Pamungkas panggung HRC adalah grup pengusung latin jazz bernama
Cherokee. Kelompok yang telah menghasilkan satu buah album ini
semestinya hadir dengan formasi Hari Toledo (bass), Cendy Luntungan (drums), Rio Moreno (keyboards), Kadek Rihardika (acoustic guitar),
Iwan Wiradz (percussions) dan vokalis Tompi. Tapi pada hari-H Rio, Kadek dan Cendy berhalangan hadir. Namun Charokee tetap hadir prima dengan additional musisi Agam Hamzah pada gitar, Imam (keyboard) dan the lost boy drummer Agus Mantoro. Mereka tampil dengan format panggung gaya Cherokee; memainkan beberapa lagu standar seperti On Broadway dan lagu populer yang diaransemen sendiri serta Inner Beauty sebagai lagu penutup. Peran front liner yang dibebankan kepada vokalis Cherokee dapat dilakukan dengan baik oleh Tompi. Ia berhasil mengajak teman-temannya melakukan show dan mengiring attensi penonton ke atas panggung dengan semangat entertainernya. Lagu Come Together, Favour dan aransemen ulang lagu grup Jamrud – 30 menit – menjadi sebuah repertoar spesial khas Cherokee yang ampuh menyerap penonton malam itu. Bravo Charokee yang berhasil menempatkan diri pada penonton HRC sehingga terbukti paling banyak mendapat respon applaus dibanding penampil lainnya di panggung yang sama.

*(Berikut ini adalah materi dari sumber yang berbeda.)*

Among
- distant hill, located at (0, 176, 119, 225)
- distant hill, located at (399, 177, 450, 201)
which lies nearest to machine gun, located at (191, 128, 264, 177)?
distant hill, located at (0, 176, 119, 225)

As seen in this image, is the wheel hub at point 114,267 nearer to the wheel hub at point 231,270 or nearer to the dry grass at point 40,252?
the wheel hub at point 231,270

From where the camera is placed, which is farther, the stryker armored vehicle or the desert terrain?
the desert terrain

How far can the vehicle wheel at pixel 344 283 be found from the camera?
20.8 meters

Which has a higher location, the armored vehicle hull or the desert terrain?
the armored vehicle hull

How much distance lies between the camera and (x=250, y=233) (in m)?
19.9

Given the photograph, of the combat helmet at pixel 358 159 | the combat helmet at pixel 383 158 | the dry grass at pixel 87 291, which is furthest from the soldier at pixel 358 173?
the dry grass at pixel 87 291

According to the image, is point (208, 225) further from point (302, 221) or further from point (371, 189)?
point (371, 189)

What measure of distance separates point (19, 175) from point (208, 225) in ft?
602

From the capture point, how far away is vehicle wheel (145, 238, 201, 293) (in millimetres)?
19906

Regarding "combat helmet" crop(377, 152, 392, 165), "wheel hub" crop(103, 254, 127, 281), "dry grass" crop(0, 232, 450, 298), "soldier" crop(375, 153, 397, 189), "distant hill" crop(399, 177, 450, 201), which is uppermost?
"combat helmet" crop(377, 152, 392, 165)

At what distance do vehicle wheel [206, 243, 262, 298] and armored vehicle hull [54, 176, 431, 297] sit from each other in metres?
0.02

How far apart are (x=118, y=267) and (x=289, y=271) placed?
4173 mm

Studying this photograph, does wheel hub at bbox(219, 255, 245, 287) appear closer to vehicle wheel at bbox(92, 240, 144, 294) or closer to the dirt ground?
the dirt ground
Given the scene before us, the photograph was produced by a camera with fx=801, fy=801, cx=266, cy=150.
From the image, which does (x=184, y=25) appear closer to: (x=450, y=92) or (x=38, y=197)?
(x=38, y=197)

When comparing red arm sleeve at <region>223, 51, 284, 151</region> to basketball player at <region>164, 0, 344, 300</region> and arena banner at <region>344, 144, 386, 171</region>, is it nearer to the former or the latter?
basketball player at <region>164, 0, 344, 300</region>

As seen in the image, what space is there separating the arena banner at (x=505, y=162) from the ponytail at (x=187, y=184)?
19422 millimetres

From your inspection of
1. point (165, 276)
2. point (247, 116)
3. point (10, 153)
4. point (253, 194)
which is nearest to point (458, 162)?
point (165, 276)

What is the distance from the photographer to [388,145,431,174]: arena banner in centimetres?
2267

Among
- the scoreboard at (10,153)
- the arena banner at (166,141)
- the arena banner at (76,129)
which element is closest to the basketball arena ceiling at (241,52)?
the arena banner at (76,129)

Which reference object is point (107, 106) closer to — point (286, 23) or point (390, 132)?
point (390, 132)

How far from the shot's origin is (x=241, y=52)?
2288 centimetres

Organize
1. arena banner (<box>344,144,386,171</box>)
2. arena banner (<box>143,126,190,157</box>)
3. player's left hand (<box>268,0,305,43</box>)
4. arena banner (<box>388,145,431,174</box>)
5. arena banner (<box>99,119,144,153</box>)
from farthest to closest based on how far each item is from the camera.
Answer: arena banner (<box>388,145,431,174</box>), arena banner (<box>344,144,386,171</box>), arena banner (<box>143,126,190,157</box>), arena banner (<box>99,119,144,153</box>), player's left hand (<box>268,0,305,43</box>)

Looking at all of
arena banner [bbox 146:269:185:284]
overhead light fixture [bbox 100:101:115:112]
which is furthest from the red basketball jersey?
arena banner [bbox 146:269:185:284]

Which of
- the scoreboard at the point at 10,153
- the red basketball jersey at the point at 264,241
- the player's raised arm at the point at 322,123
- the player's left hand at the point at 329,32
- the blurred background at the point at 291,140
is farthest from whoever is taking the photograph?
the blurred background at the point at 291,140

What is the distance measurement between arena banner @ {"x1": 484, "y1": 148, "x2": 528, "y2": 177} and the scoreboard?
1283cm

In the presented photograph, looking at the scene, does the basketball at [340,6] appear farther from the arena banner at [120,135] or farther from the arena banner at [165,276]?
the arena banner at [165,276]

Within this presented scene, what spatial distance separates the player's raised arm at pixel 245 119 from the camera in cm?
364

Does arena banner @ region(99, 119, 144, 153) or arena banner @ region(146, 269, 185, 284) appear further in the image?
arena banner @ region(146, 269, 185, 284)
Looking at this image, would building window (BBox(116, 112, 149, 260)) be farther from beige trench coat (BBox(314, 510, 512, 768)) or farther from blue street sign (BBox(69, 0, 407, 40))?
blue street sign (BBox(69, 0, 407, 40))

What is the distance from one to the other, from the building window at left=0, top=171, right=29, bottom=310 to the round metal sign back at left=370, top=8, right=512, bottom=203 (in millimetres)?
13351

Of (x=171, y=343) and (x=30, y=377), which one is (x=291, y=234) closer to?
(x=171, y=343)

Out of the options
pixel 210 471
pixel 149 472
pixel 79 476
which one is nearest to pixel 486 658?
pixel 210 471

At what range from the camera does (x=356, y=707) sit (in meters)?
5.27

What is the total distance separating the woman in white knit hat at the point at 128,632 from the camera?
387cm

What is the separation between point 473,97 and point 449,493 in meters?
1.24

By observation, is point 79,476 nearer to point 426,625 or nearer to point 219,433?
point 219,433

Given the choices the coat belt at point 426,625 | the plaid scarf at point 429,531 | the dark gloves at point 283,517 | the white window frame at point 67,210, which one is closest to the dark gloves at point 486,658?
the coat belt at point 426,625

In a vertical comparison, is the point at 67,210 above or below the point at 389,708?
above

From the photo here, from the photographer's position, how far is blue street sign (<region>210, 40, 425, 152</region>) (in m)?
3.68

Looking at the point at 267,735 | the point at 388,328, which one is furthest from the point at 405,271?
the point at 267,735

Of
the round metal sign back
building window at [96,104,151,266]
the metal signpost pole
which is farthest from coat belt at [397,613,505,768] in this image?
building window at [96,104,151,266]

Sementara itu dari panggung utama, di hari kedua pesta pemusik dan penikmat jazz ini ternyata memang semakin meriah. Terlihat dari jumlah penonton yang datang relatif lebih banyak dari hari sebelumnya. Dari sisi penampilan musisi, hari Sabtu 19 November 2005 ini menjadi hari terbanyak international artist yang mentas. Tentu ini merupakan daya tarik tersendiri bagi mereka penikmat musik jazz ataupun mereka yang sekedar hang out datang ke lokasi festival.